Austin King: We’re actually very blessed that the largest player in the space is called Konecranes. It’s a public company based out of Finland and they have set the bar very low, where they sometimes won’t even respond to a customer for 48 hours. So we can get out there same day or the next, we can usually beat them to the punch. And we win a lot of business from them just by being faster, so thanks to the 100-pound gorilla for moving slowly.
And is that just a matter of you have software that can schedule quickly or is there another element in how your company’s organized that allows you to be respond really quickly?
Eric Factor: Right now we’re light and nimble, and it’s tough to have a software automate that where depending on the problem, it might not be something that you can send a junior technician to, or even between our senior technicians, there’s a very broad set of skills, where some guys might be very good with structural, or welding, or fabricating. And then you have another guy that’s really strong with electrical, was an industrial electrician by trade. So really depending on the problem, you might send a different guy.
Eric Factor: And right now we’re really just light and nimble and we’re all over it. When there’s a trouble call, we just all get together as a team and make sure there’s someone there. As we grow and we scale, we’ll have to find ways we can systematize that and continue to provide the same level of service.

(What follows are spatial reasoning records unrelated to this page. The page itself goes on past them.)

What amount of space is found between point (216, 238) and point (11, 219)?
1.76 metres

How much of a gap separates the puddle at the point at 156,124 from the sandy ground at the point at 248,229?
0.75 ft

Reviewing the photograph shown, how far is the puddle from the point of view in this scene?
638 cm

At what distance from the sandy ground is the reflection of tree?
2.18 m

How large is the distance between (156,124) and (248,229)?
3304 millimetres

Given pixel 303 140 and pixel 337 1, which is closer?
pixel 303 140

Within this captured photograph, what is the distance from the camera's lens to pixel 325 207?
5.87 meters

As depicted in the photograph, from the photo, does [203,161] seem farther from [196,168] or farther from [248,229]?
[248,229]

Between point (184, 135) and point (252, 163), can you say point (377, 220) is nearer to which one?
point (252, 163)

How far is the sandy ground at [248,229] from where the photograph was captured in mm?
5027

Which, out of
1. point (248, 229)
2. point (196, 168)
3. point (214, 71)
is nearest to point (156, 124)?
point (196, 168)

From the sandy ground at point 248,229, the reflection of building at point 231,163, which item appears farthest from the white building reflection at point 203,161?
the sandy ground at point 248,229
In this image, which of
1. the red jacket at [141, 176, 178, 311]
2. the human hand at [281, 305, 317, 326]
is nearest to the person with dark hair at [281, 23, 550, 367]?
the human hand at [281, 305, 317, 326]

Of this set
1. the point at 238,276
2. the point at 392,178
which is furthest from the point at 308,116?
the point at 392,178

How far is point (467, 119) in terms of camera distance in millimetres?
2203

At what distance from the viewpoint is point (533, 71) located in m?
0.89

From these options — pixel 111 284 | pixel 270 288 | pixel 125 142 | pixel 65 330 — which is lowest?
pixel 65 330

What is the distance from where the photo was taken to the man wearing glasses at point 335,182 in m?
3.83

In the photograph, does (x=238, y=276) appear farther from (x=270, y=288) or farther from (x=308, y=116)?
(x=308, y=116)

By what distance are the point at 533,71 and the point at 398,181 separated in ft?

Austin King: The only thing I’d add to that would be, you basically want to, like you said, get everyone in a room quickly, but it’s also just the caring about the customer. They’re so big that losing an account doesn’t matter. We care and we’ve tried to get it to the employee and push ownership out into the field where every employee knows that they’re taken care of. And if they take care of the employee, they’ll take care of the customer. I would say that Kone is no longer customer-centric or customer-first, where we’re trying to embed that culture of being customer-first.
Austin King: And that drives that behavior, which ultimately leads to that faster response time because everyone has just a different level of caring, which I think has worked wonders for us so far.
Is it hard to find technicians to fill these roles as you start to grow?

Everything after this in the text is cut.